Biopics are fraught with hazard. How do you capture the entire life of one person in 120 to 180 minutes? What do you leave out and what do you leave in? And do you go into the dark and hidden corners of one's life or do you keep everything on the positive, and risk veering into hagiography?

Then there is the question of historical accuracy, if the biopic subject was someone of import. From whose point of view is this history being recounted? History is written by the victors but while 'winners are grinners' they're not always the good guys.

The creative team behind Selma (spearheaded by director Ava DuVernay) have wisely chosen not to cover the life of American civil rights activist Doctor Martin Luther King Jr from birth to death. Instead, the film, written by Paul Webb, focuses on a particular episode in his life and an event -- the 1965 'right to vote' march from Selma to the Alabama captial of Montgomery -- which crystallized all that he stood for and cemented his legacy.

In the wake of desegregation, black people in the southern states of America were still refused the right to vote; white lawmen and officials using any means at their disposal, from intimidation to murder, to prevent black citizens from registering and thus denying them from exercising their democratic right.

King (David Oyelowo) wants for President Lyndon B. Johnson (Tom Wilkinson) to use his considerable powers to remove the impediments to black voter registration; Johnson, also overseeing the war in Vietnam, insists that King and his movement can wait just a little longer.

But they cannot, and King will not: time, tide and history wait for no man. Marshaling his supporters and fellow civil rights activists in Selma, King plans to provoke a reaction from the racist law officials and, by being played out in front of television news cameras, action from the President. One of Selma's impressive achievements is to elucidate the political process on both sides: the thinking, the strategy, the public relations; the needs of the many versus the few.

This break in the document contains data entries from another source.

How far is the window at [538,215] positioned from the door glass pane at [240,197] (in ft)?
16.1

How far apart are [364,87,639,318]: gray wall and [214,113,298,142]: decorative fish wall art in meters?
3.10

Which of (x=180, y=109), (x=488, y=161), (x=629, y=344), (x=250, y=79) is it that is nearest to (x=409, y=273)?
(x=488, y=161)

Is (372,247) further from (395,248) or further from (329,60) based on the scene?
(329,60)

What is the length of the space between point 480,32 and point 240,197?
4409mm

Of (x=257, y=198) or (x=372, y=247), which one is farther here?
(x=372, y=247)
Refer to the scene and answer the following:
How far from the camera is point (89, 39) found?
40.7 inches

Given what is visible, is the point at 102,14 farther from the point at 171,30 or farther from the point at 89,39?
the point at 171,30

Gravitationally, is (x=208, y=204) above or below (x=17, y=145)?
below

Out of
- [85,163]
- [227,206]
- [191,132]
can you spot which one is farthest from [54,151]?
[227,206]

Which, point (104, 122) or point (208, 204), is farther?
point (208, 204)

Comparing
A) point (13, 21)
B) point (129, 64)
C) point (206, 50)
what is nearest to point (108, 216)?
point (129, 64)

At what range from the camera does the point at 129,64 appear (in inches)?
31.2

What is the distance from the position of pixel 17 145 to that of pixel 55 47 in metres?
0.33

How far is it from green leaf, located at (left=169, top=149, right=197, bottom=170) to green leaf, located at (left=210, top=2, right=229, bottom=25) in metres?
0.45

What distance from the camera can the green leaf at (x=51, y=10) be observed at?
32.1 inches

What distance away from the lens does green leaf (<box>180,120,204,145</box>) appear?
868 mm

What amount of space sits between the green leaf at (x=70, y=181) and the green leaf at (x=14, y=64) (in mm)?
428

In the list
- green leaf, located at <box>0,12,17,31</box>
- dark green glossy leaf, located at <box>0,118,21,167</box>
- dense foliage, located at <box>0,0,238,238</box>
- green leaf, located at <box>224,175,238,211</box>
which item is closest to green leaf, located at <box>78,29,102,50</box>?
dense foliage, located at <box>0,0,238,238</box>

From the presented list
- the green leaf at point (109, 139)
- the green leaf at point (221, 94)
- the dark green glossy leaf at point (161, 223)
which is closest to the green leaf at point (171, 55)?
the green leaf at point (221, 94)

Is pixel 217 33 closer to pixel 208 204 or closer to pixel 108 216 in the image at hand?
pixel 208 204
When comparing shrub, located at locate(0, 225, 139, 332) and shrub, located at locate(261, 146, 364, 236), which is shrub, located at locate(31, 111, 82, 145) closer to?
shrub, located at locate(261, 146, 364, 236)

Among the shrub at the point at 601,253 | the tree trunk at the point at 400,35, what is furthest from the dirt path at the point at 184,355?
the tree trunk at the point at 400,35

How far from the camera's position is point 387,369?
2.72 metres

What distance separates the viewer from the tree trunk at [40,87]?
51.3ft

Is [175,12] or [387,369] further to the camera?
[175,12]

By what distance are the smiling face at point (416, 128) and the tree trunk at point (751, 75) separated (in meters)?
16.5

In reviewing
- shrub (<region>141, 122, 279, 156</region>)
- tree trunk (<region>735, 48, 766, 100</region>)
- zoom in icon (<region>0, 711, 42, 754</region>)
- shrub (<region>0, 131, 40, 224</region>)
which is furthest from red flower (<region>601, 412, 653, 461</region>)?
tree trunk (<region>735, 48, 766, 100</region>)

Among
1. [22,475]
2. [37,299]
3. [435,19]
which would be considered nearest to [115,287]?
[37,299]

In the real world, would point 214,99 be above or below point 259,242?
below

Arguably its greatest achievement is to depict Doctor Martin Luther King Jr as a flesh and blood human and not a saint. That's aided a great deal by the "anonymity" of David Oyelowo. A British actor of Nigerian descent, he's appeared in several Hollywood productions over the years (Rise of the Planet of the Apes; Jack Reacher) but remains just unknown enough not to have any star power interfere with his portrayal of the icon.

Not that Oyelowo and DuVernay depict him that way. Yes there is the speechifying (and impressively so) and the well-known public face of the civil rights movement, but the film is equally interested in King's quieter moments, the human moments; capturing a man who doubts himself; who flinches at the physical pain inflicted on his supporters; who loves his wife Coretta (Carmen Ejogo, in a very fine supporting role) but even as a man of faith, strays from the marital bed. It's a towering performance by Oyelowo -- more so on repeated viewing -- which vibrates, resonates and reverberates.

So, too, does the film. Almost 50 years to the day since King and company marched from Selma to Montgomery, race relations in the United States remain strained. Recent events such as is in Ferguson, where a white police officer shot and killed an unarmed young black man with almost no repercussions -- certainly not for the officer -- is, sadly, just a recent example of entrenched racism within the institutions designed to protect all Americans. A black president hasn't magically solved all of America's race problems: the more things change et cetera, et cetera.

But Selma is not a downer. It's a powerful and affecting film -- rousing, anger-inducing, heart-swelling -- but its ultimate message is one of hope. Doctor King may have only lived another three years after the triumph of Selma and Johnson's subsequent signing of the Voting Rights Act, but his spirit and his legacy live on. Selma, by no means a perfect biopic -- name one that is -- honours the man and the cause.